Z will hope the opposition party wins the election here:

 “ ‘Change is coming to Zimbabwe,’ Z said.
‘It’s been a long time coming,’ said the blazo.
‘As soon as our victory is confirmed, I’m packing my bags, leaving this goddamn country and going home,’ Z went on.” (pg. 8)
But when something else happens, his hypocrisy is magnified:

The results were out. The Party had won. The Party had won. The Party had won. The Party had. The Party? I saw a joyful smile mixed in with relief on Z’s face, because the Party’s win was a victory for him too. He had an asylum claim pending with the Home Office and if the Opposition had won, he’d have been screwed. He quickly mastered himself and frowned, now wearing a new look, a cross between sorrow and anger. (pg. 8)

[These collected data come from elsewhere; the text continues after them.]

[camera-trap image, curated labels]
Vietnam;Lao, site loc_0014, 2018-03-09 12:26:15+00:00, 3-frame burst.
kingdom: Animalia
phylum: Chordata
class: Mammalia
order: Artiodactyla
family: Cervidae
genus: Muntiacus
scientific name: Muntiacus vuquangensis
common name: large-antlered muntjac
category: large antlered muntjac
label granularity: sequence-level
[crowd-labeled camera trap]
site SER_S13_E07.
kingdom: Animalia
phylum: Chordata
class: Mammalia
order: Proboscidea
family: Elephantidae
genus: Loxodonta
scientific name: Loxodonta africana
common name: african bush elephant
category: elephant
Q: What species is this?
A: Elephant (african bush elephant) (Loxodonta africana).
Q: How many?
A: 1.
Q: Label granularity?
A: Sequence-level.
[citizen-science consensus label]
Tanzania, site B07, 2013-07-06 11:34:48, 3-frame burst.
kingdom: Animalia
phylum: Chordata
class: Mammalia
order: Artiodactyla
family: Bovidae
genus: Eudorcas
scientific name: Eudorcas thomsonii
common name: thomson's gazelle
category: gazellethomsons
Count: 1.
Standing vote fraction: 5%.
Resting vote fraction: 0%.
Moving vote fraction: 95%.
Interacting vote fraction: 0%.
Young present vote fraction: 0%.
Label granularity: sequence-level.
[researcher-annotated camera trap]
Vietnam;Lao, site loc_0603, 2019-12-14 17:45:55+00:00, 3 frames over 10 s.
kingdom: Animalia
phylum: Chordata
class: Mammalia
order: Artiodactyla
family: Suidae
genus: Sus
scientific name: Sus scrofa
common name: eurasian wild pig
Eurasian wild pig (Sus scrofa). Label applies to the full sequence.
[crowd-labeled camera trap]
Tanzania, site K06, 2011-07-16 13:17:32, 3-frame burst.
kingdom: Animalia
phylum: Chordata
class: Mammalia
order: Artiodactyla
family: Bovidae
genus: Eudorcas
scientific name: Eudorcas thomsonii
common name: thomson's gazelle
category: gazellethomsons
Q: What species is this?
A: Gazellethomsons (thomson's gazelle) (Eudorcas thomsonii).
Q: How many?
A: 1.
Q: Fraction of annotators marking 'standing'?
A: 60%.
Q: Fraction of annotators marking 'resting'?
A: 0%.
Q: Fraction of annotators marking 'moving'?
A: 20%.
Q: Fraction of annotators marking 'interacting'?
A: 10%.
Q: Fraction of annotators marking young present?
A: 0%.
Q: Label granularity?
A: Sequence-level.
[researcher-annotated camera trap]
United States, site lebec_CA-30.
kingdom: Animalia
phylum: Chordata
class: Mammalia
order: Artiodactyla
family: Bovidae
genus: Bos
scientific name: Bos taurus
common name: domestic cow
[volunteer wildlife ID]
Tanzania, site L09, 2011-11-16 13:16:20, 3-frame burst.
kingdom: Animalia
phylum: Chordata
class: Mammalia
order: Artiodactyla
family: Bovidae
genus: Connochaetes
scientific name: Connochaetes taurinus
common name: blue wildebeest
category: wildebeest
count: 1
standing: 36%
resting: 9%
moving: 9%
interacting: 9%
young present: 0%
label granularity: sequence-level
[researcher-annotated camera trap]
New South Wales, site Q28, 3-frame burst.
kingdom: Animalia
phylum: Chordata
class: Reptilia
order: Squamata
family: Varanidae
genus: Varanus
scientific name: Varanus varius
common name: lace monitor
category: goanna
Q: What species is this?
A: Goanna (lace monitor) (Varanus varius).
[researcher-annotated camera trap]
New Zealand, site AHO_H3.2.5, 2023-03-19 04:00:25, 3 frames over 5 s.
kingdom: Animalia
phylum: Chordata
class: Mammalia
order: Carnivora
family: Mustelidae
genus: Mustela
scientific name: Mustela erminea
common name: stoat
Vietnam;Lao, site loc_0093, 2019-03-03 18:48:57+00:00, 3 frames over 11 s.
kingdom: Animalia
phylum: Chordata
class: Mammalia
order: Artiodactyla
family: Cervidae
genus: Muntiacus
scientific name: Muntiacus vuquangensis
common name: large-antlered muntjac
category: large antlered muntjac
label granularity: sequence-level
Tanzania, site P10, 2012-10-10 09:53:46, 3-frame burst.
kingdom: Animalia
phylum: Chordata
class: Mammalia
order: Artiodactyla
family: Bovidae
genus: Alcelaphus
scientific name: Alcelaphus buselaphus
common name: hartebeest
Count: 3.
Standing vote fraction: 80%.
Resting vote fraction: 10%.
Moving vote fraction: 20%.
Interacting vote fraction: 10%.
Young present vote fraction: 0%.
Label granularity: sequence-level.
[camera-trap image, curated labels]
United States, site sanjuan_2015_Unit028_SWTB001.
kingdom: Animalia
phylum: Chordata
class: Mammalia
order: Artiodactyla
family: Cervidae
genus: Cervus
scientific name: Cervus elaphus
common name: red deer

Does anyone understand the dumb poetic outburst of Samba here in the story?:

“The children of Africa cry
When they should be laughing
Can you hear them, can you hear them.
Will you help them, will you help them.
The land of the fat hippopotamus
The home of the mighty Zambezi
The mystical ancestors
The wide African skies
The children of Africa cry
Waa-waa-waa” (pg. 9)

Just what is the significance of that anyway? And don’t tell me it is a mark of some resignation. There are several other ways that could be achieved.

This year’s stories are mixed for me. They all have what you will like them for and otherwise.